Il y a quelques semaines, Inaki Aizpitarte, rencontré sur le pas de porte de sa nouvelle table basque de Saint-Jean-de-Luz, s’inquiétait un peu. « Y a un livre qui sort sur le Château ; je n’ai rien vu ; je ne sais pas à quoi ça va ressembler ; ils ont interrogé vachement de personnes ; j’attends de voir ». Nul doute que l’ex-trublion du quartier Goncourt ne s’inquiète plus. Bien au contraire, il doit se régaler de la lecture de ce livre, format et look Pléiade, dans lequel on retrouve quelque cent voix qui parlent de ce lieu exceptionnel à tous les niveaux : la cuisine, l’ambiance, la personnalité du tenancier et le symbole de l’ouverture d’une telle table dans ce quartier qui n’était pas – loin de là – le même qu’aujourd’hui. 

Mais bien au-delà du seul cas du « Château, ce livre revient sur toute la pré-histoire d’Inaki Aizpitarte, à l’époque du Café des Délices de Gilles Choukroun, puis du Burq ; des adresses qui ne parlent à presque plus personne aujourd’hui mais qui marquent pourtant le changement total de paradigme de la restauration parisienne, donc un peu française. Un changement que l’on résume parfois en usant du néologisme « bistronomie », mais qui va, avec Inaki Aizpitarte, Laurent Chareau ou Fred Peneau, bien au-delà : c’est avant tout la naissance d’une contre-culture du restaurant qui en modifiera profondément les contours. Encore aujourd’hui, de très nombreux chefs doivent beaucoup à ce passé quasi révolutionnaire signé d’une petite troupe d’activistes de la bonne bouffe, du bien boire, du bon vivre. 

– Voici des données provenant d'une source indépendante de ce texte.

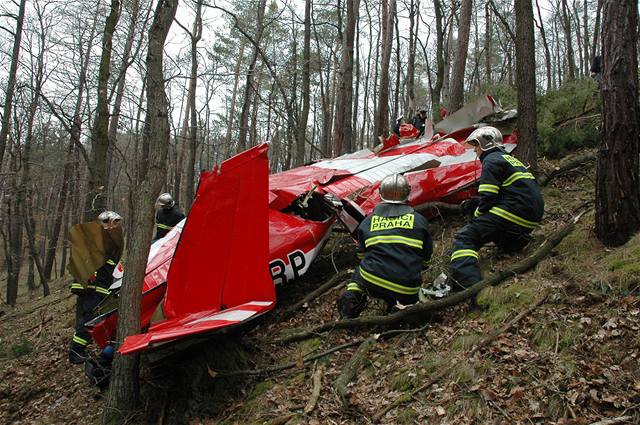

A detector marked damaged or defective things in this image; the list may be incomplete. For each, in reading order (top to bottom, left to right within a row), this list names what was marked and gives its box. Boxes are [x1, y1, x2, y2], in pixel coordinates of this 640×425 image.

crashed airplane [87, 95, 516, 354]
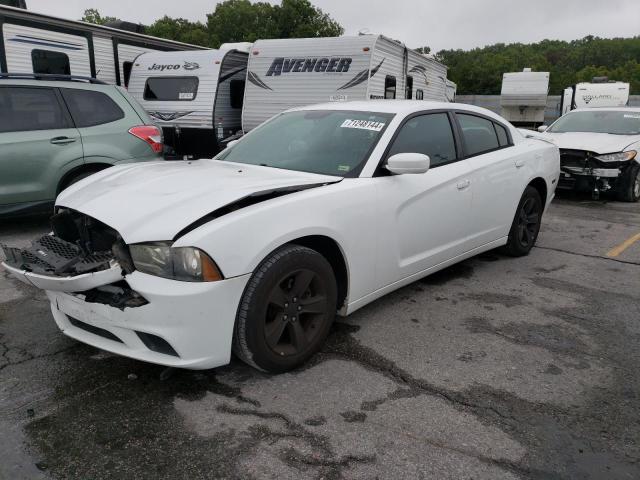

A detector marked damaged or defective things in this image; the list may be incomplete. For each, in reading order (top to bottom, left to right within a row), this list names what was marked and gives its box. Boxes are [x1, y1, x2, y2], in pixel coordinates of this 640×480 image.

white damaged car [536, 108, 636, 201]
crumpled hood [540, 131, 640, 154]
damaged front bumper [0, 208, 250, 370]
car headlight assembly detached [129, 244, 224, 282]
crumpled hood [57, 160, 342, 244]
white car with broken bumper [2, 100, 556, 372]
white damaged car [1, 100, 560, 372]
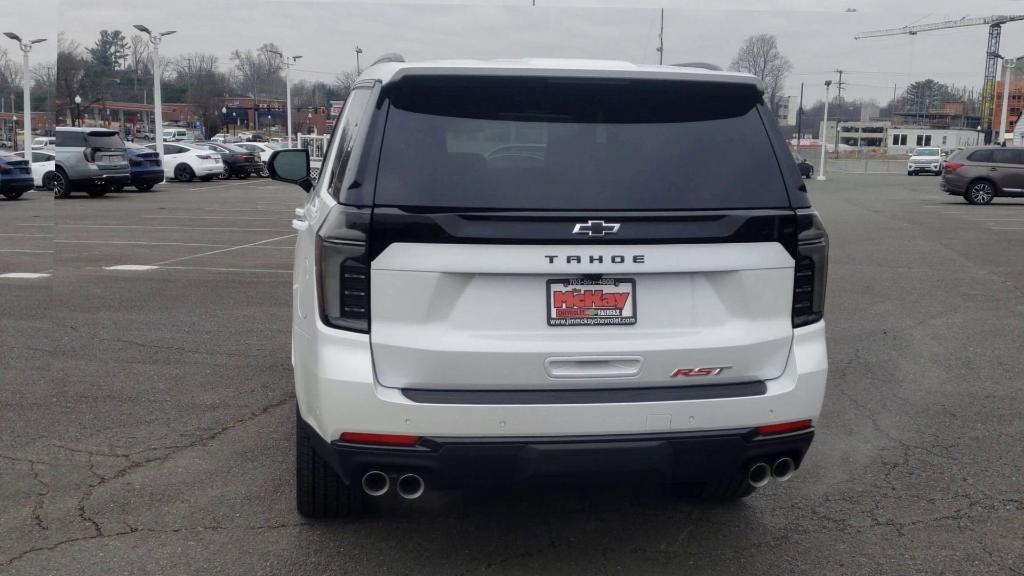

C’est ce que raconte ce livre qui étend ses pages jusqu’au Chateaubriand version 2024, en passant par l’âge d’or d’une adresse hors beaux quartiers mais gavées de belles histoires. De Ferran Adria jusqu’à Delphine Zampetti, en passant par Pascal Barbot, Raquel Carena, Jonathan Cohen, Romain Duris, Philippe Katerine, Andrea Petrini, François Simon et Rachid Tlemsani, cet ouvrage fera date car il présente un restaurant et un chef sans la moindre starification inutile, sans même les montrer en photographie, mais en parlant d’un état d’esprit salutaire, d’une époque, de souvenirs vivaces, de l’évolution du secteur grâce à une pluralité des points de vue. Il y a de l’humour, de la culture, de l’histoire et beaucoup d’amour. En lisant ce livre, on replonge littéralement dans le passé si vivant d’un « Château » qui, rappelons-le, accueille toujours le coeur ouvert ses clients.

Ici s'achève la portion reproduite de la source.